Pope Francis’ article in America Magazine speaks to this very issue, IMHO:
“I see the church as a field hospital after battle. It is useless to ask a seriously injured person if he has high cholesterol and about the level of his blood sugars! You have to heal his wounds. Then we can talk about everything else. Heal the wounds, heal the wounds… And you have to start from the ground up.”
It sounds like you have an opportunity to be part of the New Evangelism!

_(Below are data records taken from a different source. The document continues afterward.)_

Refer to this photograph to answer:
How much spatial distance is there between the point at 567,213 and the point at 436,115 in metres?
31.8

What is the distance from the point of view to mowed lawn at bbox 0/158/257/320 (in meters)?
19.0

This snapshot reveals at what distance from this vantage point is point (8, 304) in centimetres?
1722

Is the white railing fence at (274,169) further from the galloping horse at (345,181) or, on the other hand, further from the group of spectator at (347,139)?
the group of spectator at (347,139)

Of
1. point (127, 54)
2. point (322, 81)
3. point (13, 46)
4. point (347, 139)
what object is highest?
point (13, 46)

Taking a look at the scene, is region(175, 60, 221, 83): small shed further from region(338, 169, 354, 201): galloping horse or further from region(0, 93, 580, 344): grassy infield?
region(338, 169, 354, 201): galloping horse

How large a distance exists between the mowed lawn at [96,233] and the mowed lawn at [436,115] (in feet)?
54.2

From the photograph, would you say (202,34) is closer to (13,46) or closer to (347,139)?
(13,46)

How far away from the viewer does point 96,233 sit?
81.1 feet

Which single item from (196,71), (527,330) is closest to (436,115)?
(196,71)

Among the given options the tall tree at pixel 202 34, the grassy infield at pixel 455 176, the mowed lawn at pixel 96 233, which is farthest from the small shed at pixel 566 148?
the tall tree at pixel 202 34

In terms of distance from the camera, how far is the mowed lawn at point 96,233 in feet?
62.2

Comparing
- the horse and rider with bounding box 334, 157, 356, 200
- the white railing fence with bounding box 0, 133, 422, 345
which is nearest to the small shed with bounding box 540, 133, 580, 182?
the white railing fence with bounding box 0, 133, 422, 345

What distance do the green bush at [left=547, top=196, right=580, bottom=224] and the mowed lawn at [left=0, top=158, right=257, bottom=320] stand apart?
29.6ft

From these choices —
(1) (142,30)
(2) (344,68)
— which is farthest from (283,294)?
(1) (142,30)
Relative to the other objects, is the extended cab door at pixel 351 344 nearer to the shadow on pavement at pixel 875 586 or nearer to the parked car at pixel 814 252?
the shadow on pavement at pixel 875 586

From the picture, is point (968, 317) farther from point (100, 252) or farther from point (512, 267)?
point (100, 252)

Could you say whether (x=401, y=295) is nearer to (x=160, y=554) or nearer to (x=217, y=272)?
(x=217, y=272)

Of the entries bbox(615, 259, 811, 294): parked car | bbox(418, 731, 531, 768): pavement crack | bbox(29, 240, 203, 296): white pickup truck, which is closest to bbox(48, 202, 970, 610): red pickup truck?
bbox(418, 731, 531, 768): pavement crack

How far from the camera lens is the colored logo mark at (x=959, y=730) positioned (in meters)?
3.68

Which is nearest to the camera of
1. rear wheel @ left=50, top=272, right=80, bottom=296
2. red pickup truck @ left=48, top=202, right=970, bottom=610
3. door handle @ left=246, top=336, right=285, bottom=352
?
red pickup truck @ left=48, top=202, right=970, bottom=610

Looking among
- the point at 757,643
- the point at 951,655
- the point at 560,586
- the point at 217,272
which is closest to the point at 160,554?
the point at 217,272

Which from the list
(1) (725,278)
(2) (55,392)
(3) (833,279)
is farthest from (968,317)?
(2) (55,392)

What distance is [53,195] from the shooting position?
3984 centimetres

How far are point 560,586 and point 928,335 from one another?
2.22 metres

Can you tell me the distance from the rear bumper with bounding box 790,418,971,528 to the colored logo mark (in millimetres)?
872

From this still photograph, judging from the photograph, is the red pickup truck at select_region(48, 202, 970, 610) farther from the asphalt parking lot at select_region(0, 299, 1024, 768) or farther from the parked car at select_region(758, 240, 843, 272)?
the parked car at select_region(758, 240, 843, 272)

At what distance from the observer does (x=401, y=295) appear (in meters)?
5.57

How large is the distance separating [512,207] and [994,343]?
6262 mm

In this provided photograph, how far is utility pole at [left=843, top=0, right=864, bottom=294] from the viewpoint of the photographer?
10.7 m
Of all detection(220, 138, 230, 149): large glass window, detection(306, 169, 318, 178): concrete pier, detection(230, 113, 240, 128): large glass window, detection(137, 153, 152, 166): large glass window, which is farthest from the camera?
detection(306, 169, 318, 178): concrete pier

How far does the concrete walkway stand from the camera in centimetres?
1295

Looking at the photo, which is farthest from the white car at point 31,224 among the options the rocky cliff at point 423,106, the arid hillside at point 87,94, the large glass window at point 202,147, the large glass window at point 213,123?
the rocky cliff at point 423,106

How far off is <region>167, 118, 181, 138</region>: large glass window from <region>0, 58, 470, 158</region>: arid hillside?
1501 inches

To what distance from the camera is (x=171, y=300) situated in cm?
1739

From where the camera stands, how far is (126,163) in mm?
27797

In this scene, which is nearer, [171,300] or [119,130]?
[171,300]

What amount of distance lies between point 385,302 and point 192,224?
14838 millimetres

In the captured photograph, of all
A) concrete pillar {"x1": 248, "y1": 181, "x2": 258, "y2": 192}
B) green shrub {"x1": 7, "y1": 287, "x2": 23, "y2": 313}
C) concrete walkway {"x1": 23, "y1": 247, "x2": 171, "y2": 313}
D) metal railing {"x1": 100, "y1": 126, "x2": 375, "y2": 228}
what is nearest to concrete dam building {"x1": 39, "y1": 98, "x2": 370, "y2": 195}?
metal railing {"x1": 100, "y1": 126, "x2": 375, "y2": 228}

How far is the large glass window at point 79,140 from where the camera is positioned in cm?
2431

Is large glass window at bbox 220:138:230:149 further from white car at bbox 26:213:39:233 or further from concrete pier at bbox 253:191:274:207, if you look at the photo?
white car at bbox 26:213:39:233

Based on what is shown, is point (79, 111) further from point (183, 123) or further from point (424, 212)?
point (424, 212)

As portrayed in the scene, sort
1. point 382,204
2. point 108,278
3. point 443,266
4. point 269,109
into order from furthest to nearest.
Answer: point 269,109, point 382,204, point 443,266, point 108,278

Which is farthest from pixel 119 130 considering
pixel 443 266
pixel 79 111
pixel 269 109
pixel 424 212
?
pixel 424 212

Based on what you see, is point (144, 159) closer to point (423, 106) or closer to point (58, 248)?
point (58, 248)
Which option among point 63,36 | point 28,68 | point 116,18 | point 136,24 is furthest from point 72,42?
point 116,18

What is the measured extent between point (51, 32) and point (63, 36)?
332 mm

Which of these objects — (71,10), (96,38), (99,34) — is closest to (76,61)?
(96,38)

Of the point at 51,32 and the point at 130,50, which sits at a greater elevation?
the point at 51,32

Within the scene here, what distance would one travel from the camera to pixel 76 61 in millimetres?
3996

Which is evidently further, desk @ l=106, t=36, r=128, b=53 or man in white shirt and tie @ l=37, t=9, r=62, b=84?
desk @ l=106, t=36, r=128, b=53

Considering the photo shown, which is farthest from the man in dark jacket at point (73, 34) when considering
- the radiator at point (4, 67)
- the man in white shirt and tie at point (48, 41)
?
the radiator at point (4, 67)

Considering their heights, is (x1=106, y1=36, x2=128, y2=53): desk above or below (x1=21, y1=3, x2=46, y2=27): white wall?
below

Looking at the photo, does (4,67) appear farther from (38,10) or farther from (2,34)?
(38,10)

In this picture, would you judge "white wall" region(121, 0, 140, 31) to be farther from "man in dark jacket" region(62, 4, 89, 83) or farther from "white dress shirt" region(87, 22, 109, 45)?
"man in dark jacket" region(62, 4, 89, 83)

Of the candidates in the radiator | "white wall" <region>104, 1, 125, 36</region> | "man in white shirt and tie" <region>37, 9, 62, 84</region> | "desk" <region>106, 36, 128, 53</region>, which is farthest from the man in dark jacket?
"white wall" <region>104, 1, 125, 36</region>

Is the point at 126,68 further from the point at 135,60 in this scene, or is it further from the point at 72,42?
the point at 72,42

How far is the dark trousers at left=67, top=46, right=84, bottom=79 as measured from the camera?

Edit after I read your later reply: To me, with this man you’re dating, you have the opportunity to be honest about how important your faith is to you. If he’s “the one,” the Holy Spirit will move in him. I wouldn’t suggest being judgmental about him being bad and you being so holy, but instead I would suggest trying to tell him what your faith means to you. If it’s what you feel, you can tell him that you really like him, and that you don’t like for him to be cut off from what is such an important part of your life. Maybe start by asking him to come to mass with you one time… not for a lifetime. When you’re first dating, I always say that the purpose of one date is to see if there’s reason for another date. Maybe with him, if he would come to a single mass with you, he might come to a second mass with you if it goes well. To modify an oft-used quip of Al Kresta’s “Build the Church, bless your relationship.”